Oleh: Chairul Anam Afgani, S.TP., M.P
(Prodi Teknologi Hasil Pertanian-FATETA UTS)
Ketergantungan masyarakat Indonesia terhadap produk tepung terigu sangat besar. Berdasarkan data dari Asosiasi Produsen Tepung Terigu Indonesia (Aptindo) konsumsi tepung terigu pada tahun 2020 mencapai 4,9 juta ton di kuartal III 2020. Adanya potensi tersebut, Indonesia berupaya untuk mencari alternatif tepung terigu dengan produk tepung lokal, yang berasal dari bahan lainnya, seperti serealia (biji-bijian), legume (polong-polongan), dan umbi-umbian. Ketiga produk lokal tersebut memiliki potensi yang besar dalam diversifikasi produk pangan, termasuk sorgum.

__________

_Tugas_. Ubah paragraf pada bagian teks di atas yang diawali "Ketergantungan masyarakat Indonesia" menjadi daftar butir yang lebih ringkas tanpa menghilangkan fakta utamanya.

_Data yang Ditampilkan_.

__________

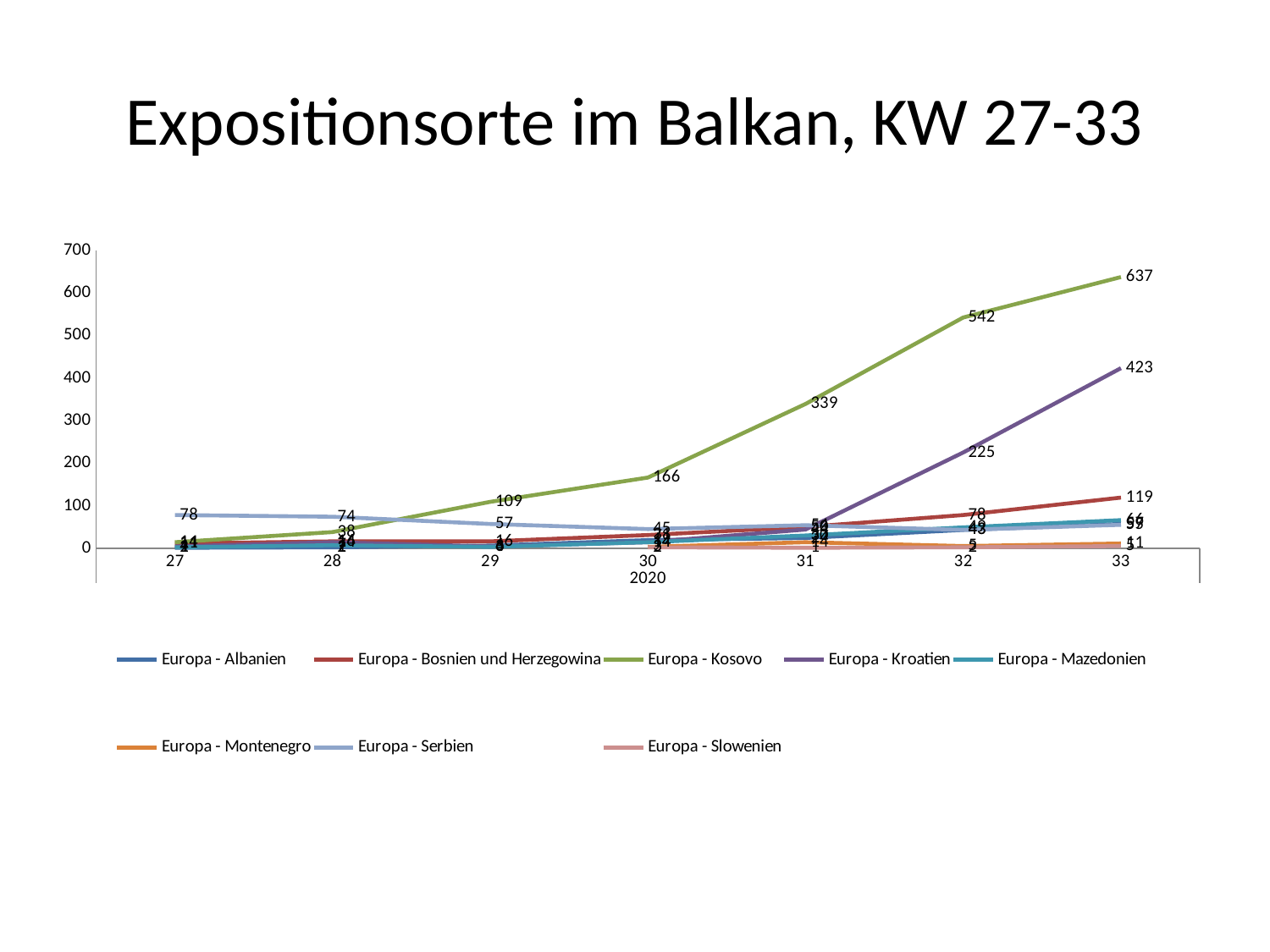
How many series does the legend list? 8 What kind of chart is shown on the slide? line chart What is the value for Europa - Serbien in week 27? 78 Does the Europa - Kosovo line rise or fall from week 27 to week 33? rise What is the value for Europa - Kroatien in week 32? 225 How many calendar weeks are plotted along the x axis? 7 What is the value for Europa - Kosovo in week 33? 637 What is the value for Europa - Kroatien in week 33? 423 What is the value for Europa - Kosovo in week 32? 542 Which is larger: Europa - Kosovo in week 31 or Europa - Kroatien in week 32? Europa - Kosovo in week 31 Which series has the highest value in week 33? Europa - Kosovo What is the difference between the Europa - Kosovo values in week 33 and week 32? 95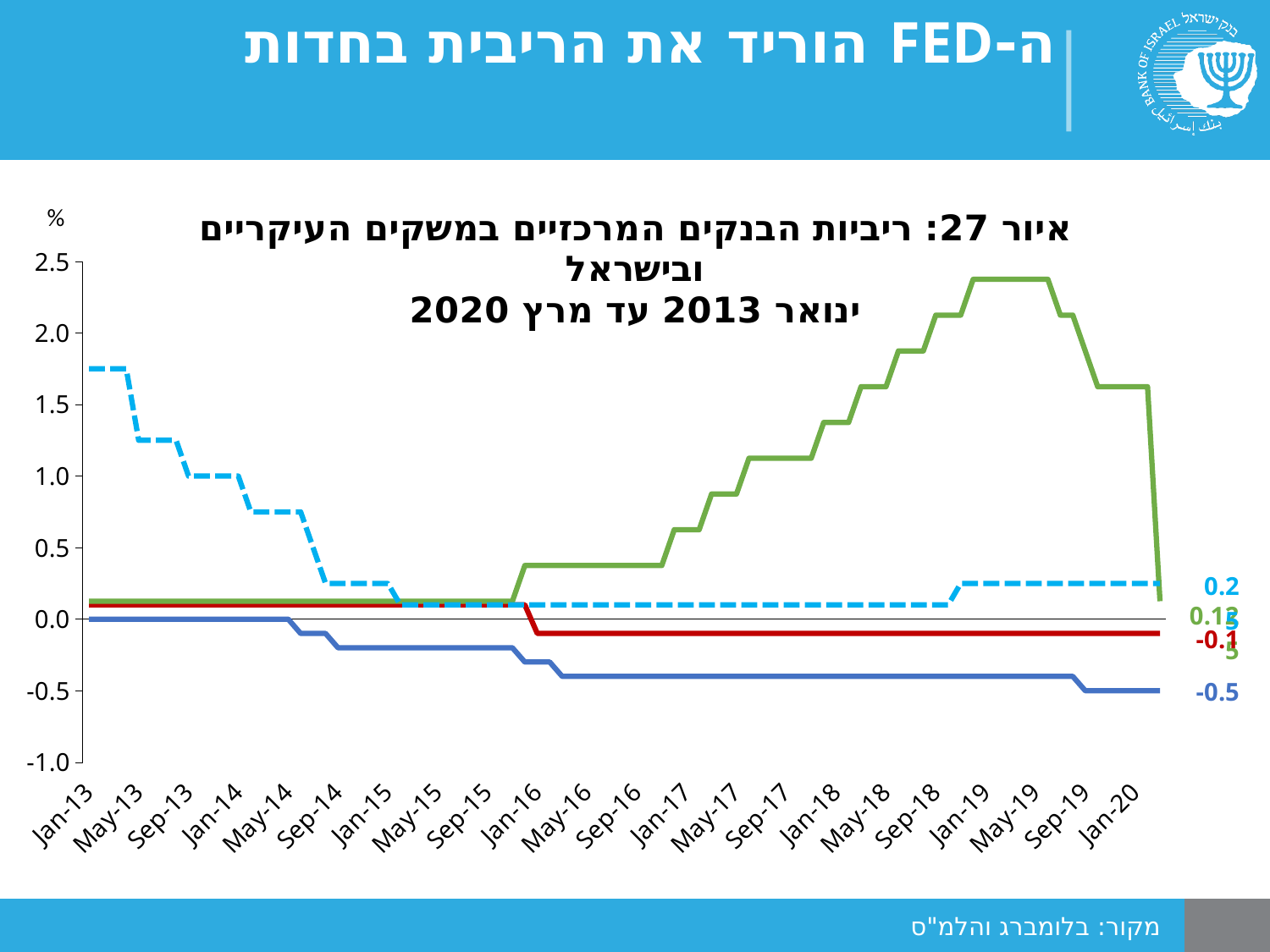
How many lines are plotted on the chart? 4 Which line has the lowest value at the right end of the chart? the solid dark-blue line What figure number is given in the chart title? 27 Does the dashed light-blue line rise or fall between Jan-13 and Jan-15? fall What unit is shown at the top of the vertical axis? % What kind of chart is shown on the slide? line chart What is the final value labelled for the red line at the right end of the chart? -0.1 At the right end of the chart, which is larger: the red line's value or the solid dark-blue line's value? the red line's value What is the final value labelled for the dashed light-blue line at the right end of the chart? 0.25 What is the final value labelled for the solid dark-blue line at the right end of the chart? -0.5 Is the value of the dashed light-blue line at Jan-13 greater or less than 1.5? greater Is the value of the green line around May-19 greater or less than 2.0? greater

__________

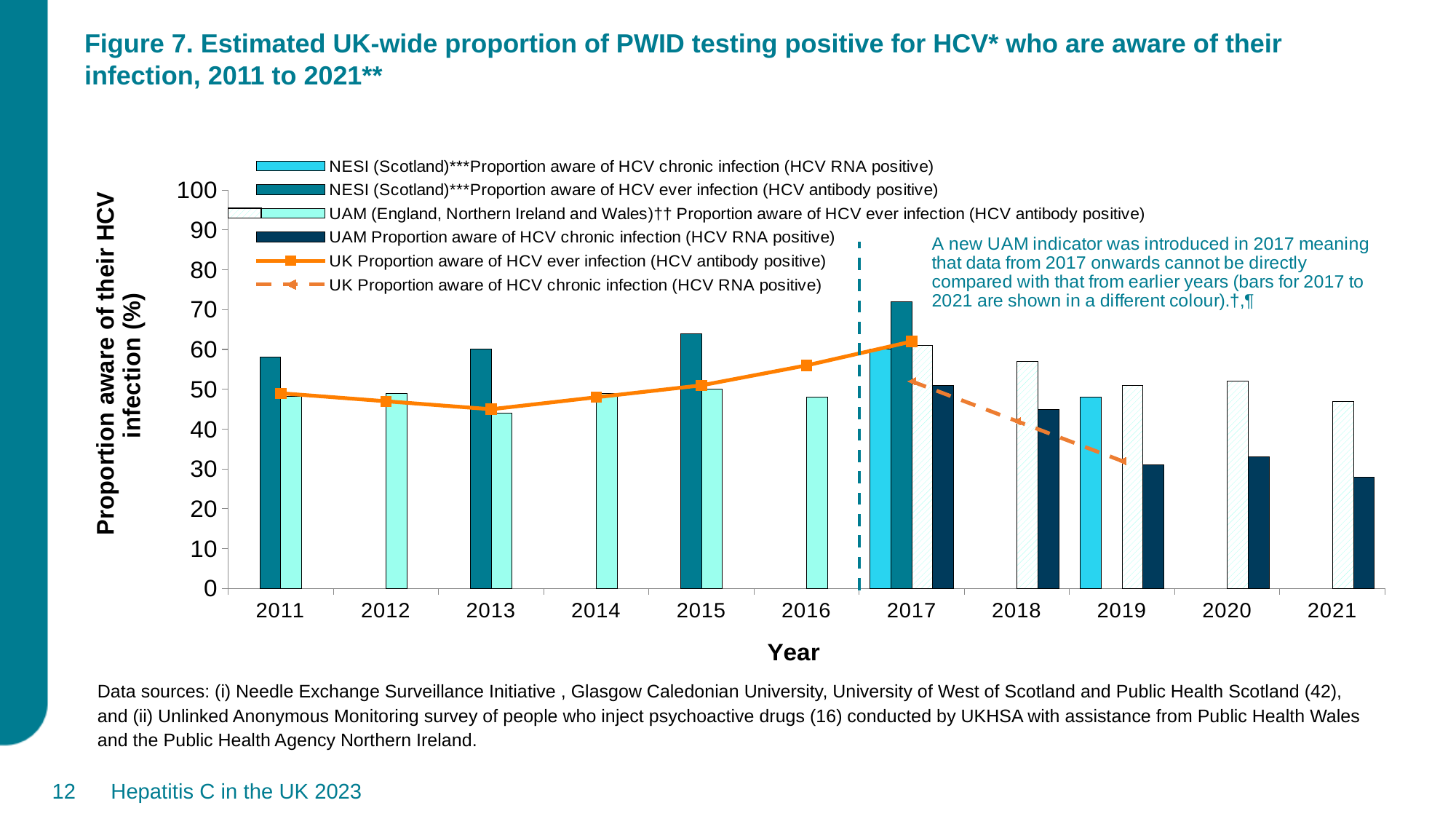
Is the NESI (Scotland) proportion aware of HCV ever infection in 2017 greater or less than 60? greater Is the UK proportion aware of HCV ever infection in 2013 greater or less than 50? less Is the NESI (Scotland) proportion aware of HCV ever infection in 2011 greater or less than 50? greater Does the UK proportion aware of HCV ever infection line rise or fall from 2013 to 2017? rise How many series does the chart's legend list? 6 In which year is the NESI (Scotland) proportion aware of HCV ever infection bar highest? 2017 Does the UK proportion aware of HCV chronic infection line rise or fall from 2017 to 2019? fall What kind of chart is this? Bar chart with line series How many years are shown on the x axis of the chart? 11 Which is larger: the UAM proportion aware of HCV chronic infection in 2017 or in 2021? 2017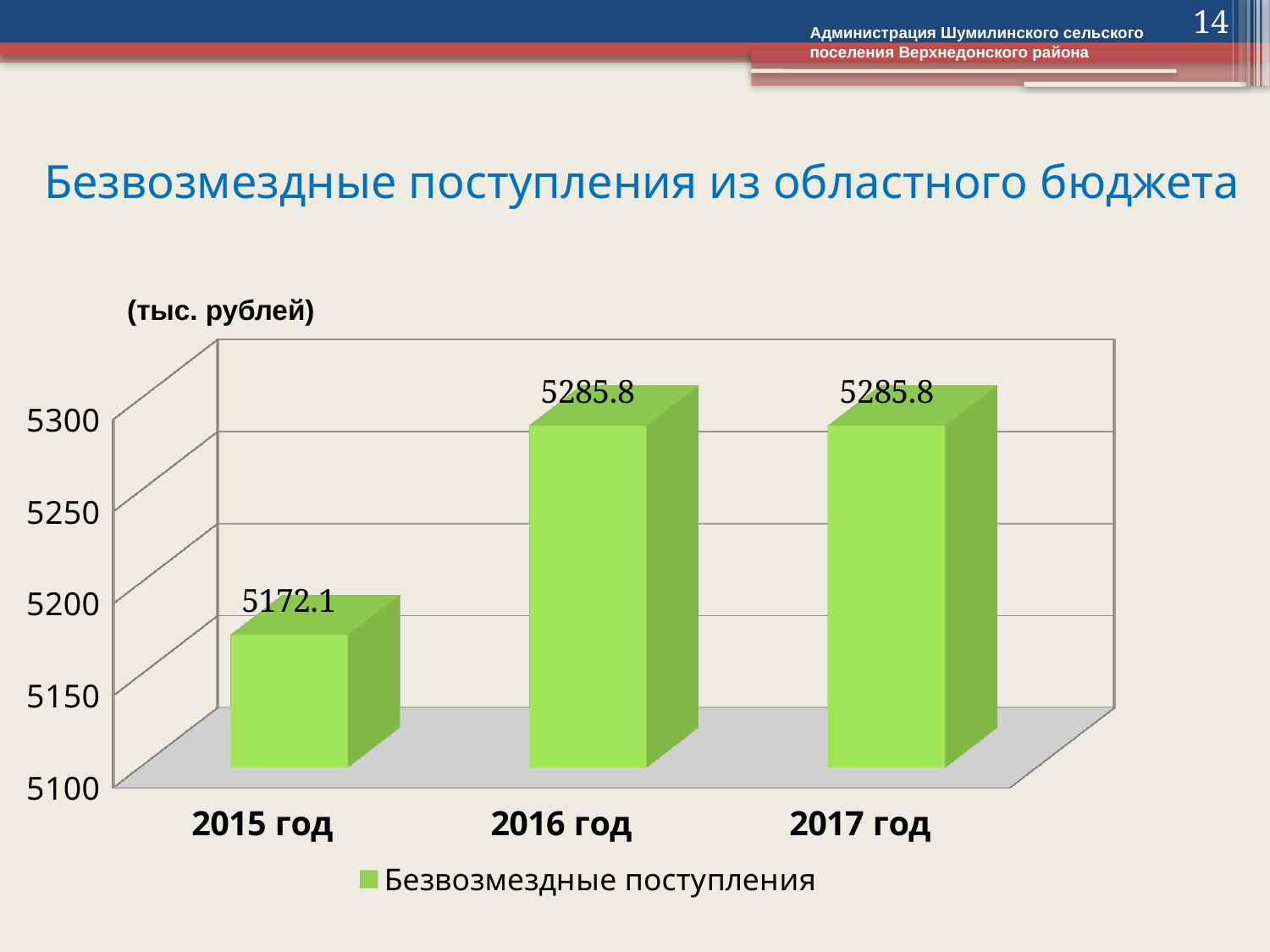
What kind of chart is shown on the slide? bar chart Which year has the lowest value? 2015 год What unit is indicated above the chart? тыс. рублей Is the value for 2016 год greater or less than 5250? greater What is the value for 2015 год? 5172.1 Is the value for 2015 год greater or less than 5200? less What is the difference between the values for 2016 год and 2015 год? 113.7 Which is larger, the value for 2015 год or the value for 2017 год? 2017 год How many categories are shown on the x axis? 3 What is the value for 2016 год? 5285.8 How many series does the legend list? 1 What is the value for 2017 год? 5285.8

__________

_Jawaban Anda_.
- Masyarakat Indonesia sangat bergantung pada tepung terigu.
- Menurut data Aptindo, konsumsi tepung terigu mencapai 4,9 juta ton pada kuartal III 2020.
- Indonesia berupaya mencari alternatif tepung terigu berupa tepung lokal dari serealia (biji-bijian), legume (polong-polongan), dan umbi-umbian.
- Ketiga produk lokal itu, termasuk sorgum, berpotensi besar untuk diversifikasi produk pangan.